8. The customer is entitled to collect claims arising from the sale in accordance with clauses 5 and 6 until we revoke this right. We reserve the right to revoke this right in the cases specified in the Payments provision if the customer defaults on payment, an application for the opening of insolvency proceedings has been filed, or if payments have been suspended. In these cases, the customer is obligated to immediately notify us of the assigned claims and their debtors, to provide all information necessary for collection, to hand over the relevant documents, and to notify the debtors of the assignment. The customer is not authorized to assign the claim under any circumstances.
9. If the value of the existing collateral exceeds the total secured claims by more than 20%, we are obliged to release collateral of our choice. The customer must notify us immediately of any seizure or other interference by third parties.
10. The manufacturer is entitled to refuse to issue an e-learning certificate in the event of non-compliance with offers, agreements, or personnel qualifications. Passing the e-learning test does not entitle you to receive a certificate.
Liability for Material Defects
1. Within the scope of the following provisions, we warrant that the delivered products and services provided are free from defects at the time of transfer of risk for the delivery or service that negate or significantly reduce their value or suitability for normal use or use as stipulated in the contract.
2. If defects in our services and deliveries exist at the time of transfer of risk, we will, at our discretion, repair or replace the goods or services free of charge. We do not provide a warranty for wear and tears due to normal use or defects caused by improper use, improper handling, improper storage, or failure to comply with the manufacturer's instructions, assembly instructions, or instructions for use. The warranty expires in the event of improper handling by the customer or by third parties commissioned by the customer.
3. Unless expressly agreed otherwise in writing, all information about our products, in particular illustrations, drawings, technical information, and references to standards and specifications contained in our offers and brochures, do not constitute guarantees of quality and/or durability within the meaning of Sections 443 and 276 of the German Civil Code (BGB), but merely descriptions or markings. The same applies to the delivery of samples.
4. The customer must inspect the goods immediately upon delivery, even if samples were previously provided, and notify us immediately in writing of any defects or quantity deviations discovered. Otherwise, the goods are deemed to have been accepted, unless the defects are not apparent during the inspection. The customer must notify us of any hidden defects in writing immediately upon discovery.
5. We must be given the opportunity to determine the reported defect. In urgent cases where operational safety is at risk or to prevent disproportionate damage to the customer, we must determine the reported defect immediately. Any goods that are the subject of a complaint must be returned to us immediately upon request. If the customer fails to comply with these obligations or makes modifications to the goods that have already been complained about without our consent, the customer will lose any rights due to a material defect.
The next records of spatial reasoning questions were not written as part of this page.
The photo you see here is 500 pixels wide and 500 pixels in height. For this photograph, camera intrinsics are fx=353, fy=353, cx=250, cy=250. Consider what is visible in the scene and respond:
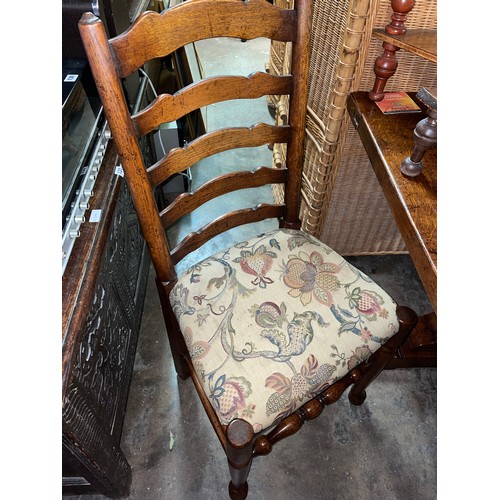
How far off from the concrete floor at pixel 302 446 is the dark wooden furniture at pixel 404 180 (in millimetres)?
771

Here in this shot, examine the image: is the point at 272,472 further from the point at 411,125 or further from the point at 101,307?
the point at 411,125

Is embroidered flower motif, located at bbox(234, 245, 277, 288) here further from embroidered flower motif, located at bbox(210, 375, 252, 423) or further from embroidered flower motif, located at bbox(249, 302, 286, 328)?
embroidered flower motif, located at bbox(210, 375, 252, 423)

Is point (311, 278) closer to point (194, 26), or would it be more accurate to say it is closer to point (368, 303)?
point (368, 303)

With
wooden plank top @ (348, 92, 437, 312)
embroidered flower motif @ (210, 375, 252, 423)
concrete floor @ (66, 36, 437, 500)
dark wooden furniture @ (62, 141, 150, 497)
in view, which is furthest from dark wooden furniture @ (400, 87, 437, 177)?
concrete floor @ (66, 36, 437, 500)

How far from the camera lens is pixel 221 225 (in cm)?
100

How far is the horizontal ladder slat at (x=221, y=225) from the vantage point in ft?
3.13

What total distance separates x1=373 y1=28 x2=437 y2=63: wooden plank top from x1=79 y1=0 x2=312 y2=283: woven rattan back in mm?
258

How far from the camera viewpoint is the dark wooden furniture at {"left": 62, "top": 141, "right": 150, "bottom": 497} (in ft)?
2.21

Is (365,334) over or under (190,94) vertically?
under

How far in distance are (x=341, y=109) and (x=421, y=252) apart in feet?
1.99

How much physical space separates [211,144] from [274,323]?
45 cm

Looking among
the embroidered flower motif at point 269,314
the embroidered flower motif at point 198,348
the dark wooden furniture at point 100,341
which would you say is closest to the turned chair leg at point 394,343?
the embroidered flower motif at point 269,314

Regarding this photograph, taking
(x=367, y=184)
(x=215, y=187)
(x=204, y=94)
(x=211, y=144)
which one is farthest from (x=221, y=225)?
(x=367, y=184)
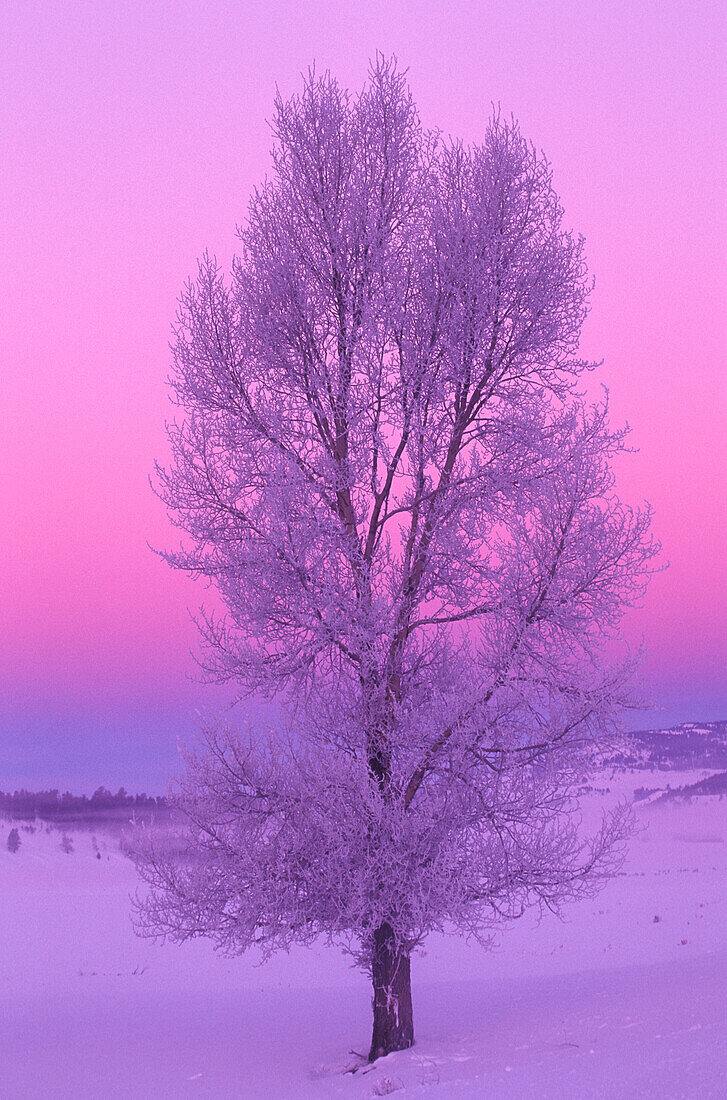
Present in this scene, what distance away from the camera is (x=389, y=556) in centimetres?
791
6. If we fail to fulfill our warranty obligations or do not do so within a reasonable period, or if the repair is initially unsuccessful, the customer may set a final deadline in writing within which we must fulfill our obligations. Setting a deadline is not required if it is unreasonable for the customer. After the expiration of this deadline without success, the customer may, at their discretion, demand a reduction in the price, withdraw from the contract, or have the necessary repair carried out themselves or by a third party at our expense and risk. If the repair was successfully carried out by the customer or a third party, all customer claims shall be settled with reimbursement of the necessary costs reimbursed to them.
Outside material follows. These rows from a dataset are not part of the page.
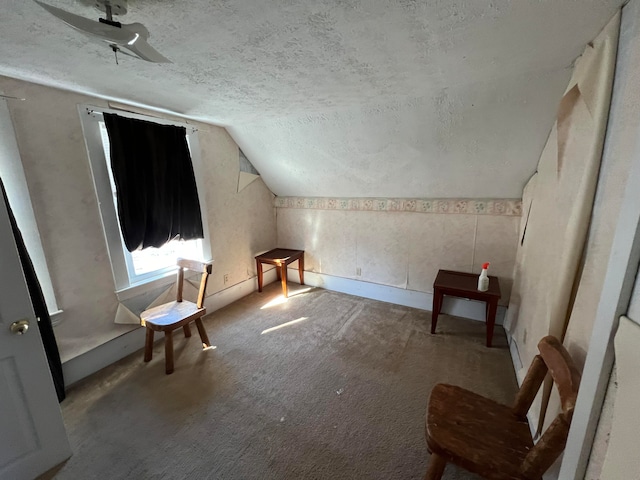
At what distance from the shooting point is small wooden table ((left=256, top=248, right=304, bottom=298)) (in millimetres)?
3238

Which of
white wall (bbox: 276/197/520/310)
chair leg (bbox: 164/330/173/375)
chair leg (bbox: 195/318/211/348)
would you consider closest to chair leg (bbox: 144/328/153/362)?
chair leg (bbox: 164/330/173/375)

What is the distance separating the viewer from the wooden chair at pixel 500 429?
859 millimetres

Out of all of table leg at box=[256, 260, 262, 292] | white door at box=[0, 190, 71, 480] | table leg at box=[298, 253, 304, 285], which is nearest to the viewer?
white door at box=[0, 190, 71, 480]

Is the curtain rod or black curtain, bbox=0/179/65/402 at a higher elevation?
the curtain rod

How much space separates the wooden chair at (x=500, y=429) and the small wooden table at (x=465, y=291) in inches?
44.6

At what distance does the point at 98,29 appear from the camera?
34.1 inches

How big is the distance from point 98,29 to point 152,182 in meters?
1.58

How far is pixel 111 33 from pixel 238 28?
450mm

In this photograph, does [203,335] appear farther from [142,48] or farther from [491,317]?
[491,317]

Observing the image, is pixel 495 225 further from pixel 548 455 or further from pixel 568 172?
pixel 548 455

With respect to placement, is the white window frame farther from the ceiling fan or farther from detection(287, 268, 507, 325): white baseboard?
detection(287, 268, 507, 325): white baseboard

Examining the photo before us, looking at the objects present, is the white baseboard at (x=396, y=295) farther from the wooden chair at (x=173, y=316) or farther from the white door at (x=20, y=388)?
the white door at (x=20, y=388)

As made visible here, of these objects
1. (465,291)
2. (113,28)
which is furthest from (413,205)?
(113,28)

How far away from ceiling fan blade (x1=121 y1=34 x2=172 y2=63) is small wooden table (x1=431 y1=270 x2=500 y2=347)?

7. We will cover the costs incurred for the purpose of rectification (in particular transport, travel, labor, and material costs). If the expenses increase due to the items being transported to a location other than the customer's delivery location after delivery, the customer will bear the additional costs, unless the transport corresponds to the intended use. If we rectify a defect, the customer must allow the work to be carried out immediately and make the defective goods available to us for inspection and processing.
8. Any costs incurred due to any unjustified complaints about defects shall be borne by the customer. These costs will be invoiced based on the time and effort involved.
9. If the repair or replacement delivery fails, the customer is entitled, without prejudice to any claims for damages, to demand a reduction in the price or to withdraw from the contract.
10. Claims for defects shall not apply in the case of only insignificant deviations from the agreed quality and only insignificant impairment of usability.
11. Further claims by the customer are excluded in accordance with the retention of title provision.
12. The customer is responsible for providing proof of a defect.
Authority to Represent
1. Sales representatives are only authorized to accept orders, but not to accept further declarations of intent from the customer, nor to conclude purchase agreements or make other legal declarations on our behalf.
General Limitation of Liability
1. Unless otherwise stated below, any other and further claims of the customer against us, regardless of the legal basis, in particular for breach of obligations arising from the contractual relationship and tort, are excluded.
2. This limitation of liability does not apply to mandatory liability, e.g., under the Product Liability Act (in the event of failure to comply with the annual expert examination by a person authorized by the manufacturer), in the event of intent, gross negligence on the part of our legal representatives or senior employees, or in the event of culpable breach of material contractual obligations. In the event of culpable breach of material contractual obligations, we are liable – except in cases of intent or gross negligence on the part of our legal representatives or senior employees – only for damages typical for the contract and reasonably foreseeable. It also does not apply to damages resulting from injury to life, body or health and in the absence of guaranteed quality, if and to the extent that the guarantee is specifically intended to protect the customer against damage that did not arise from the delivered goods themselves.
3. To the extent that our liability is excluded or limited, this also applies to the personal liability of our employees, workers, staff, legal representatives, and vicarious agents.
4. Claims for damages and material defects to which the customer is entitled against us shall expire one year after delivery of the goods to the customer. This shall not apply if the law stipulates longer periods in Section 438 Paragraph 1 No. 2 and Section 479 Paragraph 1 of the German Civil Code (BGB), nor in cases of injury to life, body, or health, in the event of an intentional or grossly negligent breach of duty by us, or in the event of fraudulent concealment of a defect. The statutory provisions regarding suspension of the expiration, suspension, and recommencement of time limits remain unaffected. For claims for damages under the Product Liability Act, the statutory limitation periods apply. The statutory limitation periods also apply in the event of intentional and grossly negligent breaches of duty.
Miscellaneous
1. The legal relationship between the parties shall be governed exclusively by German law, excluding the UN Convention on Contracts for the International Sale of Goods (UNCITRAL/CISG).
2. If the customer is a merchant, the place of jurisdiction shall be the registered office of Kröger Engineering. However, we are also entitled to sue the customer at the court of his or her registered office. Unless otherwise stated in the order confirmation, the place of performance for our services shall be the location of our registered office. The place of performance for payment obligations shall be the registered office of Kröger Engineering.
3. Should individually provisions of these General Terms and Conditions be invalid or void in whole or in part, the contracting parties undertake to agree to a provision that largely achieves the meaning and purpose of the invalid or void provision.
4. The customer agrees and is informed that all data concerning him or her from the business relationship will be stored electronically.
Severability Clause
If individual provisions of these Terms and Conditions are or become invalid or unlawful, this shall not affect the validity of the remaining provisions or the entire legal transaction. Until such time as effective amendments are made, the statutory provisions that most closely reflect the intent of these Terms and Conditions shall apply.